▸ **REQUEST**
From the items below, pick out every line containing the word "wooden" and copy each of those lines.

Data items:
_ _ _
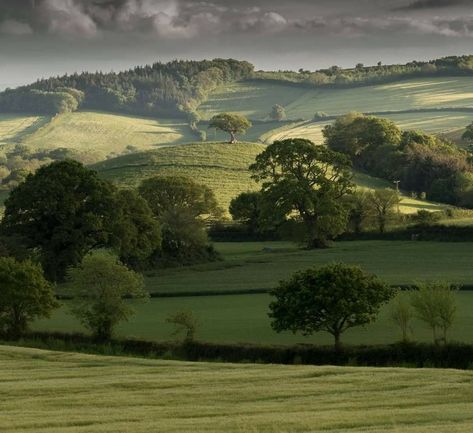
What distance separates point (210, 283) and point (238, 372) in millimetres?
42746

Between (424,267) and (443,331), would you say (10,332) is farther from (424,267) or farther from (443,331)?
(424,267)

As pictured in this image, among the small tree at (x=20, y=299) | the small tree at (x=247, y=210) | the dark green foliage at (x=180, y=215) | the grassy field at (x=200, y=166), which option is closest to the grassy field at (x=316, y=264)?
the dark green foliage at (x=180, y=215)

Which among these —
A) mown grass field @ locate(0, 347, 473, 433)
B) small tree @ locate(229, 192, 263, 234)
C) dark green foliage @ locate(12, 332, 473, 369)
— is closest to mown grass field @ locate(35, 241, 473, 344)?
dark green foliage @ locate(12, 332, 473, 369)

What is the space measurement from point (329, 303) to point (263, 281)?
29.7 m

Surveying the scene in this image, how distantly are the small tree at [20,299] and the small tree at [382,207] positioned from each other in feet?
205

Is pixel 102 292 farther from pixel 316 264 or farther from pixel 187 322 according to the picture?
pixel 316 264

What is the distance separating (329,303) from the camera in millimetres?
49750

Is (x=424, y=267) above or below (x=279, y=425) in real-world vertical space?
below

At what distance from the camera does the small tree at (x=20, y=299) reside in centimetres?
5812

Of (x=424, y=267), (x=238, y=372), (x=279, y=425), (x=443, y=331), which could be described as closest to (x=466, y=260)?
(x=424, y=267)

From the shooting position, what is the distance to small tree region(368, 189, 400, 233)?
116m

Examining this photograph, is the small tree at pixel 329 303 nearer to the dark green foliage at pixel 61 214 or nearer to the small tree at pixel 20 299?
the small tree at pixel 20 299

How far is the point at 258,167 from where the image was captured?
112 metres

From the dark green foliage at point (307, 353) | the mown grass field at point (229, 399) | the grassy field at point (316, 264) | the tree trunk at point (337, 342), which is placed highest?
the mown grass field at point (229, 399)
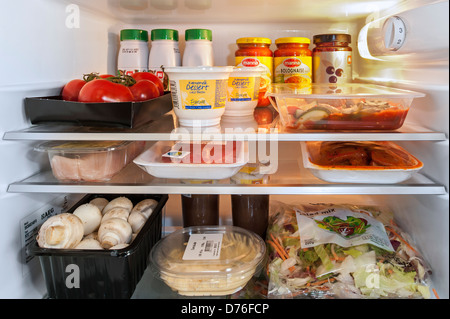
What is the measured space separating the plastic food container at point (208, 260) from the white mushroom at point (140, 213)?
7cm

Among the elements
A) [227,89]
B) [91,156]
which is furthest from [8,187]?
_ _ _
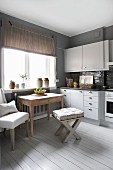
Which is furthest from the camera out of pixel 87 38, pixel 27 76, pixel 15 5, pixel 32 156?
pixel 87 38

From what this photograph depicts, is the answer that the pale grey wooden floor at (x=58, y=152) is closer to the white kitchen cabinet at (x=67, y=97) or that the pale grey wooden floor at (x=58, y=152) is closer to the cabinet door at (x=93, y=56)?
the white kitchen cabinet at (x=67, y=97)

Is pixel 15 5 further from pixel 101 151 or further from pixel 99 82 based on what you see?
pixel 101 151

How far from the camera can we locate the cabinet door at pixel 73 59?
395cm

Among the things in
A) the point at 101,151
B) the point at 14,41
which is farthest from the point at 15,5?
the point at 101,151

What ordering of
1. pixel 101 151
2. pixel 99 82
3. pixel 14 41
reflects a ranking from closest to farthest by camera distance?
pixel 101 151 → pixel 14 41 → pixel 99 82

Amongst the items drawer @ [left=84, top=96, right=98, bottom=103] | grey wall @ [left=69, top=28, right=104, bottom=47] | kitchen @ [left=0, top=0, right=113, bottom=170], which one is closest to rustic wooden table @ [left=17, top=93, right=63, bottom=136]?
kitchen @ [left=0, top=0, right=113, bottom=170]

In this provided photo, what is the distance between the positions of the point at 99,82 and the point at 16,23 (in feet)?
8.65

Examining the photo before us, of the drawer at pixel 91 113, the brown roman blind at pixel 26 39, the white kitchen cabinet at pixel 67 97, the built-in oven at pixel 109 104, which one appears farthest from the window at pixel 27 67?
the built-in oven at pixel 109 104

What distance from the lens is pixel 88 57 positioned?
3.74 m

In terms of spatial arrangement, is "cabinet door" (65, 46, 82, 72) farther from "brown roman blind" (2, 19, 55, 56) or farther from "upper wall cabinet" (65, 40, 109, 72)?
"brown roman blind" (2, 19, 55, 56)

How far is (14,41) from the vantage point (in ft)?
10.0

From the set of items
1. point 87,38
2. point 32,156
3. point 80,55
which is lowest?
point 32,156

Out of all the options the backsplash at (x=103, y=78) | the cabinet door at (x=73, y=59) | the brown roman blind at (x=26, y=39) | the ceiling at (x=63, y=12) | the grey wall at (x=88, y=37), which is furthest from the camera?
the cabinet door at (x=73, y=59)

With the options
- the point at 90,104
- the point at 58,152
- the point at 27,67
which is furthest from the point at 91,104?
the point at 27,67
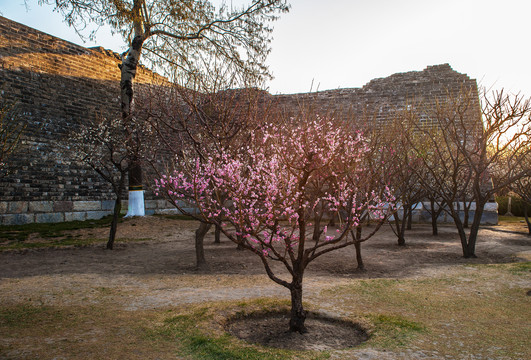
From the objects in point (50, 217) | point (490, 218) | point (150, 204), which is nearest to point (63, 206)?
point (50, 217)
_ _ _
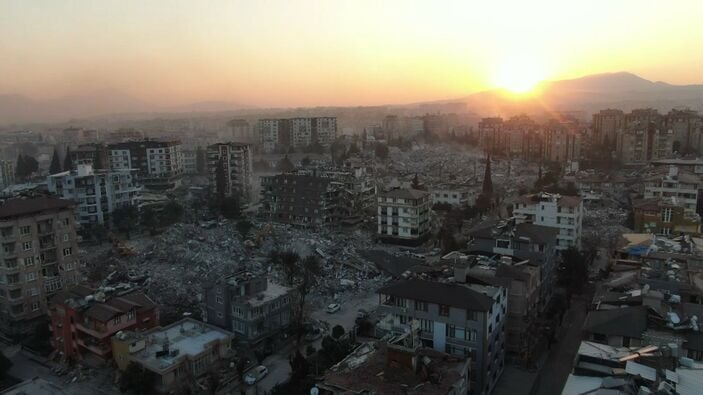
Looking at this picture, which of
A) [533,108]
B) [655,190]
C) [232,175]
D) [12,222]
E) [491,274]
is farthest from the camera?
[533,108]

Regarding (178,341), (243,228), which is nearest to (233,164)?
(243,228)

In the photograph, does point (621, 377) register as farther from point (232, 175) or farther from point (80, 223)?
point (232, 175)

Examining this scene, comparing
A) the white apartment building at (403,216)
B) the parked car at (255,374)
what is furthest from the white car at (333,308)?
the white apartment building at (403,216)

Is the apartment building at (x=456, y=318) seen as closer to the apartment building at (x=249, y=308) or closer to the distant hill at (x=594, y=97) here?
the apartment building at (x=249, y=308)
_ _ _
▸ **TASK ANSWER**
From what this photograph depicts, is the answer that the pale grey wooden floor at (x=58, y=152) is closer to the white kitchen cabinet at (x=67, y=97) or that the pale grey wooden floor at (x=58, y=152) is closer to the cabinet door at (x=93, y=56)?
Amongst the items drawer @ [left=84, top=96, right=98, bottom=103] | grey wall @ [left=69, top=28, right=104, bottom=47] | kitchen @ [left=0, top=0, right=113, bottom=170], which one is closest to rustic wooden table @ [left=17, top=93, right=63, bottom=136]?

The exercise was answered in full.